- Data shows leasing conditions have improved for the fifth successive quarter
- The sub-500 sqm cohort received the highest levels of activity
- Enquiry levels in Q2 2022 are 94% higher than in Q1 2022
The nation’s capital continues to record improving leasing conditions following a fifth successive quarter of positive net absorption, according to recent JLL Research data.
The data also revealed the sub-500 square metre cohort has the highest levels of activity.
The findings may not be a surprise given the significant public service workforce in Canberra, which wasn’t as impacted during the early stages of the pandemic compared to other capital cities. The study also comes as a recent Property Council report noted the bounce back in the Australian office market.
Over the 2021/22 financial year, Canberra recorded positive net absorption of 25,3000 square metres. It also remains the tightest CBD office market with a 6.1% vacancy rate as of Q2 2022, one of the lowest in the world compared to other global cities.
“Canberra office demand has maintained its stability and remains the most resilient CBD office market in the country, which is largely due to its high proportion of public sector tenants, outsourcing opportunities for corporates and consultants and the secure income base that they provide,” said Andrew Balzanelli, Head of Office Leasing – ACT.
“The leasing market is typically quiet leading into an election; however, we saw particularly high levels of enquires generated in Q1 and Q2 this year, which will culminate in leasing activity in the later part of Q3 through to Q4.”
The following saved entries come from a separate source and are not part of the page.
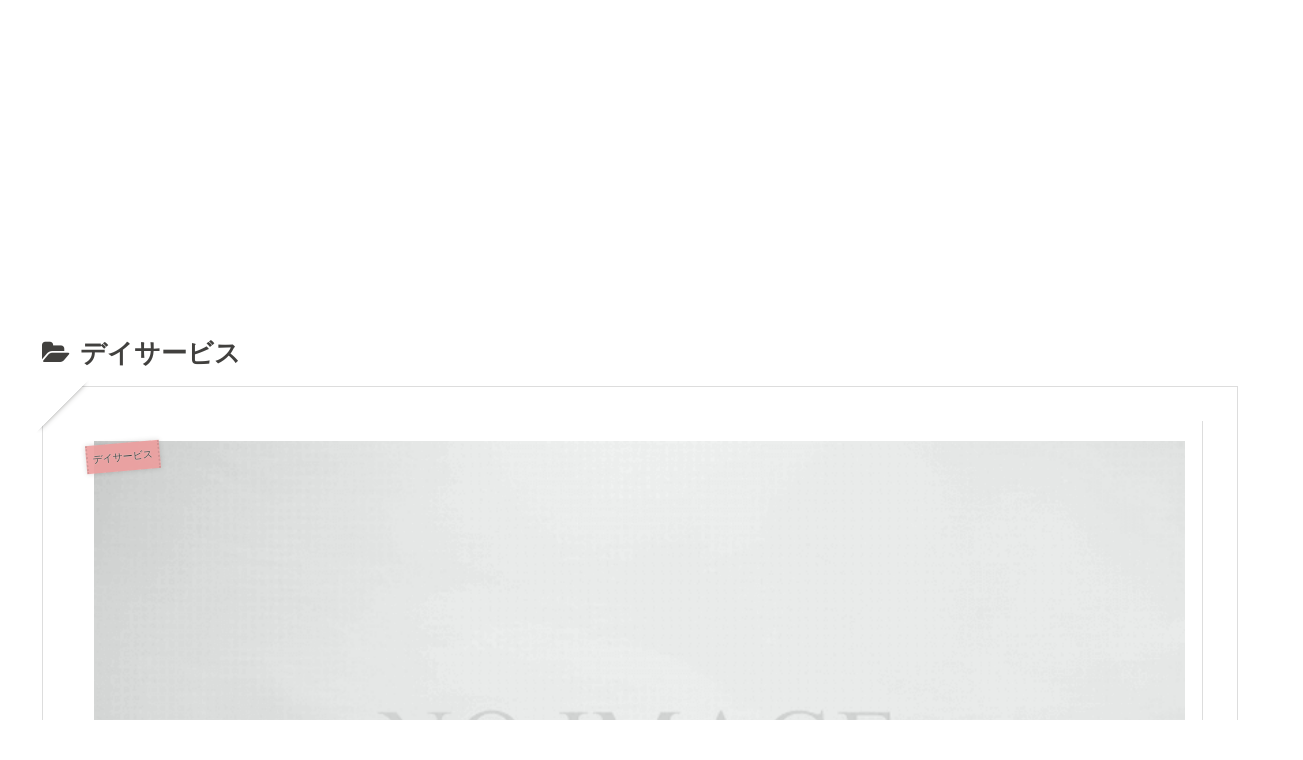

--- FILE ---
content_type: text/html; charset=utf-8
request_url: https://www.google.com/recaptcha/api2/aframe
body_size: 267
content:
<!DOCTYPE HTML><html><head><meta http-equiv="content-type" content="text/html; charset=UTF-8"></head><body><script nonce="31ET6uOZan9qVZndOWCLDQ">/** Anti-fraud and anti-abuse applications only. See google.com/recaptcha */ try{var clients={'sodar':'https://pagead2.googlesyndication.com/pagead/sodar?'};window.addEventListener("message",function(a){try{if(a.source===window.parent){var b=JSON.parse(a.data);var c=clients[b['id']];if(c){var d=document.createElement('img');d.src=c+b['params']+'&rc='+(localStorage.getItem("rc::a")?sessionStorage.getItem("rc::b"):"");window.document.body.appendChild(d);sessionStorage.setItem("rc::e",parseInt(sessionStorage.getItem("rc::e")||0)+1);localStorage.setItem("rc::h",'1769244864142');}}}catch(b){}});window.parent.postMessage("_grecaptcha_ready", "*");}catch(b){}</script></body></html>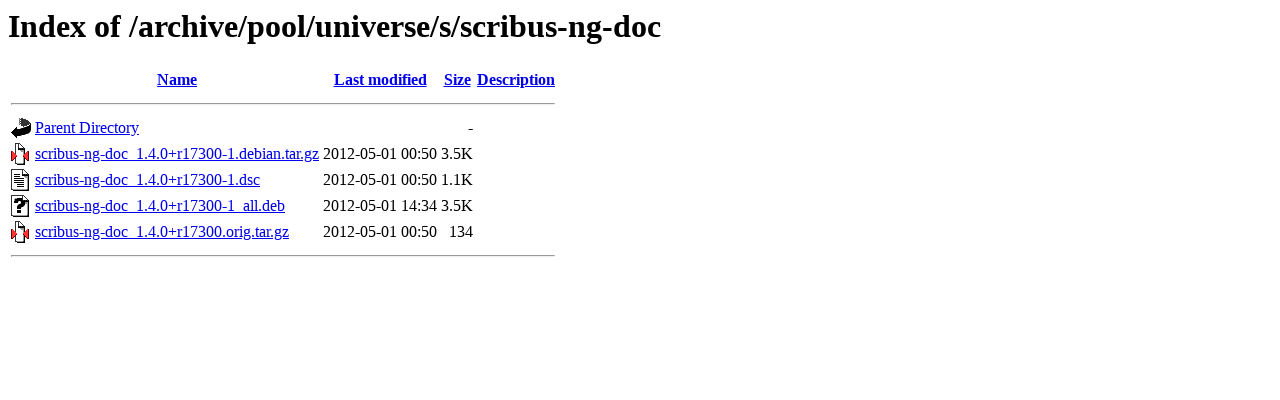

--- FILE ---
content_type: text/html;charset=UTF-8
request_url: https://ubuntu.mirrors.uk2.net/archive/pool/universe/s/scribus-ng-doc/?C=D;O=A
body_size: 525
content:
<!DOCTYPE HTML PUBLIC "-//W3C//DTD HTML 3.2 Final//EN">
<html>
 <head>
  <title>Index of /archive/pool/universe/s/scribus-ng-doc</title>
 </head>
 <body>
<h1>Index of /archive/pool/universe/s/scribus-ng-doc</h1>
  <table>
   <tr><th valign="top"><img src="/icons/blank.gif" alt="[ICO]"></th><th><a href="?C=N;O=A">Name</a></th><th><a href="?C=M;O=A">Last modified</a></th><th><a href="?C=S;O=A">Size</a></th><th><a href="?C=D;O=D">Description</a></th></tr>
   <tr><th colspan="5"><hr></th></tr>
<tr><td valign="top"><img src="/icons/back.gif" alt="[PARENTDIR]"></td><td><a href="/archive/pool/universe/s/">Parent Directory</a></td><td>&nbsp;</td><td align="right">  - </td><td>&nbsp;</td></tr>
<tr><td valign="top"><img src="/icons/compressed.gif" alt="[   ]"></td><td><a href="scribus-ng-doc_1.4.0+r17300-1.debian.tar.gz">scribus-ng-doc_1.4.0+r17300-1.debian.tar.gz</a></td><td align="right">2012-05-01 00:50  </td><td align="right">3.5K</td><td>&nbsp;</td></tr>
<tr><td valign="top"><img src="/icons/text.gif" alt="[TXT]"></td><td><a href="scribus-ng-doc_1.4.0+r17300-1.dsc">scribus-ng-doc_1.4.0+r17300-1.dsc</a></td><td align="right">2012-05-01 00:50  </td><td align="right">1.1K</td><td>&nbsp;</td></tr>
<tr><td valign="top"><img src="/icons/unknown.gif" alt="[   ]"></td><td><a href="scribus-ng-doc_1.4.0+r17300-1_all.deb">scribus-ng-doc_1.4.0+r17300-1_all.deb</a></td><td align="right">2012-05-01 14:34  </td><td align="right">3.5K</td><td>&nbsp;</td></tr>
<tr><td valign="top"><img src="/icons/compressed.gif" alt="[   ]"></td><td><a href="scribus-ng-doc_1.4.0+r17300.orig.tar.gz">scribus-ng-doc_1.4.0+r17300.orig.tar.gz</a></td><td align="right">2012-05-01 00:50  </td><td align="right">134 </td><td>&nbsp;</td></tr>
   <tr><th colspan="5"><hr></th></tr>
</table>
</body></html>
Andrew Balzanelli, Head of Office Leasing – ACT
For Canberra CBD tenants who came to the market in Q1, they are seeking around 21,965 sqm of space to occupy, significantly higher than in 2021. For Q2 this increases to 23,825 sqm of space, over double the amount for the same period last year.
“The sub-500 sqm market remains the most active within private sector activity with occupiers mostly seeking fitted space,” said Troy McGuiness, JLL’s Office Leasing Director.
“Enquiry levels in Q2 2022 are 94% higher than in Q1 2022, indicating that the ‘work from home’ model is still under review for many small businesses. Prime-grade owners are continuing to construct spec-suites across the market in a bid to capitalise on this.”
Troy McGuiness, JLL’s Office Leasing Director
Currently, there is a steady supply of new office builds in Canberra, coupled with strong demand. For all the current builds that are due for completion this year, the pre-commitment rate is 71%.
“While we will continue to see vacancy rates increase in early 2023, backfill space will continue to build momentum. Pending vacancy does not halt or stall activity but instead fuels demand, and we are seeing this with the revitalised Central Village which is generating significant interest,” added Mr Balzanelli
“Face rents have increased in prime assets; we could see upward pressure on incentives in 2023 as these backfill options become available in the later part of 2022.”
Aaron Green, JLL’s Office Leasing Director, added that increased expenditure from both the federal and territory governments has flowed through to the positive levels of demand since the pandemic began.
“Large government briefs continue to create development opportunities in the market. We witnessed an increase in demand from legal, IT and Defence related service providers, generating leasing activity.”
“The increasing government input in cybersecurity and military warfare will see an uplift in employment and in turn drive space demand for contract winners in the private sector, flowing through to positive levels of demand.”